» **Exercise text**:
********************

Home » News » Justin Smith, PhD student in genetics about CRISPR

I work on CRISPR.  I had previously worked with the older technologies mentioned in the podcast (which I thought was a pretty good description of CRISPR to non-scientists).

Honestly the potential benefits of CRISPR far out weight the dangers, in my opinion.  CRISPR should allow for better disease research, better stem cell therapies, better genetically modified crops, and better understanding of basic genetics, better metabolic engineering for new fuels and materials, etc.  It is a truly revolutionary technology.

However, I don’t think it will be possible to engineer warriors or make elite designer babies with CRISPR alone.  First off we do not know nearly enough about how the genome works to do something like engineer warriors.  Even decades from now I would be surprised if we had the knowledge to do that.  The only ethical debates I think we’ll have in the near future is things like is it acceptable to fix genetic diseases in embryos, like removing risk variants for Alzheimer’s (as the podcast mentioned).  These types of things might become a reality.

********************

» **Available data**:

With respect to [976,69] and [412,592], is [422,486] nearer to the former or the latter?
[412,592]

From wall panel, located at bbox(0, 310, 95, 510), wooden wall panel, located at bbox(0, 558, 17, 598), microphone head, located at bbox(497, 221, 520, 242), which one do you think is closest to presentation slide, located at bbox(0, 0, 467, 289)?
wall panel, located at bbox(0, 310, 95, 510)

********************

» **Things to do**:
[1] In the CRISPR post, what did the writer work with before CRISPR?
[2] Print the stretch of the CRISPR post from "However, I don’t" through "become a reality.".
The lines are separate material and aren't part of the CRISPR post.

» **Answers for this exercise**:
[1] The older technologies mentioned in the podcast.

[2]
However, I don’t think it will be possible to engineer warriors or make elite designer babies with CRISPR alone.  First off we do not know nearly enough about how the genome works to do something like engineer warriors.  Even decades from now I would be surprised if we had the knowledge to do that.  The only ethical debates I think we’ll have in the near future is things like is it acceptable to fix genetic diseases in embryos, like removing risk variants for Alzheimer’s (as the podcast mentioned).  These types of things might become a reality.